What key policy areas do you believe are most important for the residents of Hampstead and Highgate?
Controlling crime and making the streets as safe as they were in the 1990s is key. I want the streets to be safer for women, and for all to be able to walk the streets at night without the fear of an attack.
Additionally, this constituency is not moving, traffic is stuck on major roads such as Finchley Road and West End Lane. 20 mph on major trunk roads and Lower Traffic Neighbourhoods, decided capriciously, are destroying the livelihoods of many who live in Hampstead and Highgate, especially tradesmen, salesmen and those who need to move around for business. Parking is a nightmare for our local businesses and impacts their incomes. Traffic congestion hinders clean air initiatives – throttling engines will not improve air quality.
Additionally, with the cost-of-living crisis, I want young people, families, and pensioners in this constituency to have a brighter future which is why we need more tax cuts. Families need to have the money to do the best for their children, and parents should be able to leave their hard-earned money to their children without it being taxed at elevated rates. I will push for more money to be left in the pockets of all people who are working. Those who work in whatever form are best placed to spend their own money!
What distinguishes you from the Labour candidate? Why should voters choose you over the opposition?
I have been advocating for people in this area as a councillor, Conservative chairman or activist since 1997. I understand our local issues in depth. We differ on topics such as taxes, supporting local businesses, and protecting the livelihood of our constituents. Labour does not want to reduce taxes; they want to spend our constituents’ money for their political reasons. Regarding people making their livelihoods here, I will stand up for the tradesmen, salesmen and those who need to move about for their income. The Labour candidate has been very quiet about this with nothing said in her literature.
When it comes to bad developments, such as the future of the O2 centre, the Labour Council is going against local wishes. The O2 centre will be demolished so several buildings of flats can be constructed. However, these flats will not be affordable, and residents cannot expect to buy them in the future. People in Hampstead and Highgate want stable development, for people who aim to live here in the long term. If flats are going to be built, they want the ordinary person to be able to afford them. The Labour candidate is silent on all of this. I will, on the other hand, stand up for the community on developments like these. I have already received over 2000 signatures against the proposal for the flat development on the O2 centre.
At the end of the day, our constituents want a local MP who will support our community. I am the one to do so.
Who is your favourite politician, and what qualities do they possess that you admire?

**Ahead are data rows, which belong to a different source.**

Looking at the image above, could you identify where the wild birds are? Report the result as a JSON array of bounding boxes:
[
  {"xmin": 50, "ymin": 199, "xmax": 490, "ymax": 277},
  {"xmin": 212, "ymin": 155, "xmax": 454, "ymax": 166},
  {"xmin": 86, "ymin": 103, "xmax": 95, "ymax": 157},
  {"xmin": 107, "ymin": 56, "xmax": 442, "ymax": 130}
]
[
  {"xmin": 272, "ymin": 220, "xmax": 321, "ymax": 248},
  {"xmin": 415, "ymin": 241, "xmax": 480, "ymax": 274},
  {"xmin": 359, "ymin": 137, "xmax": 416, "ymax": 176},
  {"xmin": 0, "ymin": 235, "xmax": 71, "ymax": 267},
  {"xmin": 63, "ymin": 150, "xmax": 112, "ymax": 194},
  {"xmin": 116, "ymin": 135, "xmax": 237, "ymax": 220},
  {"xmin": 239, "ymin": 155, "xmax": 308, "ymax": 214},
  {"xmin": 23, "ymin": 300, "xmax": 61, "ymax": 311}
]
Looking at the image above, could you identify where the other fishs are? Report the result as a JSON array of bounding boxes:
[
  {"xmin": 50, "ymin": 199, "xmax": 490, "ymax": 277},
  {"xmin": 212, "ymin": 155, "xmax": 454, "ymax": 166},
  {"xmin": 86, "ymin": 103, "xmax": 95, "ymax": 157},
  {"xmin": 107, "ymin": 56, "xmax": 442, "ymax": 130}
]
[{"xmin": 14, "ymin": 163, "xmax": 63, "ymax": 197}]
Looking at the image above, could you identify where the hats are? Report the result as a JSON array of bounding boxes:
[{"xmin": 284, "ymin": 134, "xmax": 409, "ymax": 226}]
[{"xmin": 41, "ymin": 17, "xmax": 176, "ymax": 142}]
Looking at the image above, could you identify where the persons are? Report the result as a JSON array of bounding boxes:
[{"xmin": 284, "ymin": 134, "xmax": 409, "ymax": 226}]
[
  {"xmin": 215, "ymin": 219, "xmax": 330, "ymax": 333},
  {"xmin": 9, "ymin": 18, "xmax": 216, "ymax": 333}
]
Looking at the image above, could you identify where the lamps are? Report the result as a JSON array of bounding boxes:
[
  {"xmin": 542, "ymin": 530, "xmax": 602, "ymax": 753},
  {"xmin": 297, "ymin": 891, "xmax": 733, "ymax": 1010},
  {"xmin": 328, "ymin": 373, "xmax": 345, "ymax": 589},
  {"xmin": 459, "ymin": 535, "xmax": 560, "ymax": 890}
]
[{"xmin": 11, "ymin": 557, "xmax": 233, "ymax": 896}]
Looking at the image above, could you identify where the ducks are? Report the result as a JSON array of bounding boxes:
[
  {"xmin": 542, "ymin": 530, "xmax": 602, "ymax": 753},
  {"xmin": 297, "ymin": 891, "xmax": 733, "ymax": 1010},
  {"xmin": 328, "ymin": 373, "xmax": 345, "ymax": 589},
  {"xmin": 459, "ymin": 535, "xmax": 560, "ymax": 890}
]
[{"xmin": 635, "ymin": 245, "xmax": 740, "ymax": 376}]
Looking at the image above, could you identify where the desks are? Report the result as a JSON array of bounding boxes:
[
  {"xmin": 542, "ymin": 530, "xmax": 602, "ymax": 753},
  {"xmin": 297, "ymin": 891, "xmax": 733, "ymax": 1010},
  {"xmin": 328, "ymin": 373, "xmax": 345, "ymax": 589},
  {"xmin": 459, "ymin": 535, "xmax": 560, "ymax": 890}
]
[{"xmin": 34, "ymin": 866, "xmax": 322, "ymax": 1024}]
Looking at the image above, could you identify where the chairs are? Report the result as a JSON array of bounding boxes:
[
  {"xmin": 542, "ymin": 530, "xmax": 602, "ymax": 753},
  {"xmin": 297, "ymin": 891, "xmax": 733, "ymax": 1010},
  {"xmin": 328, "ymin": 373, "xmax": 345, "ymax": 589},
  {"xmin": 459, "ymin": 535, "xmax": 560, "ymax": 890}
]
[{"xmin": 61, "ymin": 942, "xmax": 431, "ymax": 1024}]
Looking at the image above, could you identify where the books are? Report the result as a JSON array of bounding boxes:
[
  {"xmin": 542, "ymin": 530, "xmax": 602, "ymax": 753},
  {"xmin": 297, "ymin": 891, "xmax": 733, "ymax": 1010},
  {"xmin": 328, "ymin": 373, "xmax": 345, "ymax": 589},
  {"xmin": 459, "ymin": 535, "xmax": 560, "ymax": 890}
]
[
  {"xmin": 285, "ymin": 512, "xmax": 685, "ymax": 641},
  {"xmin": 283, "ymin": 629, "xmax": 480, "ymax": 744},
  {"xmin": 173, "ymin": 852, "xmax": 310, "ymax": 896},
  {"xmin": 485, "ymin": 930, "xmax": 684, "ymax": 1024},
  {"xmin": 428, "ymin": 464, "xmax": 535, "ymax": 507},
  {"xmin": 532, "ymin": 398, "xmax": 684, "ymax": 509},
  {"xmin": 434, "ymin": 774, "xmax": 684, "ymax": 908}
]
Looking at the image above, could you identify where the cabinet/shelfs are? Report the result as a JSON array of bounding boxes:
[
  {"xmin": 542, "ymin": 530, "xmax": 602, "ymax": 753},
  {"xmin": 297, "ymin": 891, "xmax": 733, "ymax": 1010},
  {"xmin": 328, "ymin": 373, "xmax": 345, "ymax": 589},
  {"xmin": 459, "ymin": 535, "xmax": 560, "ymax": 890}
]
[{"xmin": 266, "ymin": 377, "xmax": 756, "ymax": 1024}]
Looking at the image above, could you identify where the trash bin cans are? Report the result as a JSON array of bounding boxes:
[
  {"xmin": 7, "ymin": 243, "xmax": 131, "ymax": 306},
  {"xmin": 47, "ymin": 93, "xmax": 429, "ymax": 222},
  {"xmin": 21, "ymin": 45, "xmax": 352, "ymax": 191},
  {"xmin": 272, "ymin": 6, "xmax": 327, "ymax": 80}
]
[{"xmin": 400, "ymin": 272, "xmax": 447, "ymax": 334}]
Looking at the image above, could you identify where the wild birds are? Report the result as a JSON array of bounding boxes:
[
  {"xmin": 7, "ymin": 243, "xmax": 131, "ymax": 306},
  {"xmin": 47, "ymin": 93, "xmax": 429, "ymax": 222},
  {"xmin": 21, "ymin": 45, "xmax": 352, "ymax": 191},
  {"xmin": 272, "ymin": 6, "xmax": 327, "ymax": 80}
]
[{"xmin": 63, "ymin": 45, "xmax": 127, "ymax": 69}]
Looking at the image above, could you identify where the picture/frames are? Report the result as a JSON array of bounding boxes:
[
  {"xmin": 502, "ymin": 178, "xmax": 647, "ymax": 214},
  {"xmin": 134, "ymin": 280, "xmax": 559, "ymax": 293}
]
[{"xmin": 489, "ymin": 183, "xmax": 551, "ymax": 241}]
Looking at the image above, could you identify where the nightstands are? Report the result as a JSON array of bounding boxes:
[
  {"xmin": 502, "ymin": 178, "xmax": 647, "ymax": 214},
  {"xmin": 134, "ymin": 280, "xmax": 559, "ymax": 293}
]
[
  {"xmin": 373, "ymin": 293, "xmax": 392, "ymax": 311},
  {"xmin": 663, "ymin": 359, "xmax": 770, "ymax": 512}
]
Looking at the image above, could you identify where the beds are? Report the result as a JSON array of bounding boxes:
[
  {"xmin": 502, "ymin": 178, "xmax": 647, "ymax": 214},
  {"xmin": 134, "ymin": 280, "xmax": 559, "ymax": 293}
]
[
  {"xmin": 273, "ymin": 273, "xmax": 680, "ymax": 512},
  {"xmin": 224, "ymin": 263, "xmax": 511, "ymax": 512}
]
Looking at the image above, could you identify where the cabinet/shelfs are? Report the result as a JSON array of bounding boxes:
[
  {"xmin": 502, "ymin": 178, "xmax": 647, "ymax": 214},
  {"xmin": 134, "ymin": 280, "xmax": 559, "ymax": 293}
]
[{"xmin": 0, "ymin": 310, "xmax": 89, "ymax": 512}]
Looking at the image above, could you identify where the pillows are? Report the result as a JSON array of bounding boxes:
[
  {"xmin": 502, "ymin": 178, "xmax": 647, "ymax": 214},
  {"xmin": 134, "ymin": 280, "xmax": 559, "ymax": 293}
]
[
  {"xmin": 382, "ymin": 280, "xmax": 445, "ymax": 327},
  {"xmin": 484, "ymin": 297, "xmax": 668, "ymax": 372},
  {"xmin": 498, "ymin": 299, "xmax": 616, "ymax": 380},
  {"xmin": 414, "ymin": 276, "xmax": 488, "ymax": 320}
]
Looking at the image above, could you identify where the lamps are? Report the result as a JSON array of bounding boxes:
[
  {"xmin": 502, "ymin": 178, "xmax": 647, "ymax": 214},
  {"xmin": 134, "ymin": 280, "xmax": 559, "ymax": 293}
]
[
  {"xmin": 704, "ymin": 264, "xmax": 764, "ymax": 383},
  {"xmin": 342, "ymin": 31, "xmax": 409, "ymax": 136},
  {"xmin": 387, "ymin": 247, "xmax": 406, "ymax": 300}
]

Benjamin Disraeli is one I find very interesting. Disraeli opened new ground. He proved that there are no limits in this country, which is inspirational for someone like me who is from the Commonwealth. He was a great Prime Minister and achieved a lot for Britain.
Can you share a quote that you like?
I’m fond of Lord Acton’s saying: ‘Power tends to corrupt, and absolute power corrupts absolutely.’
We must always hold those in power to account.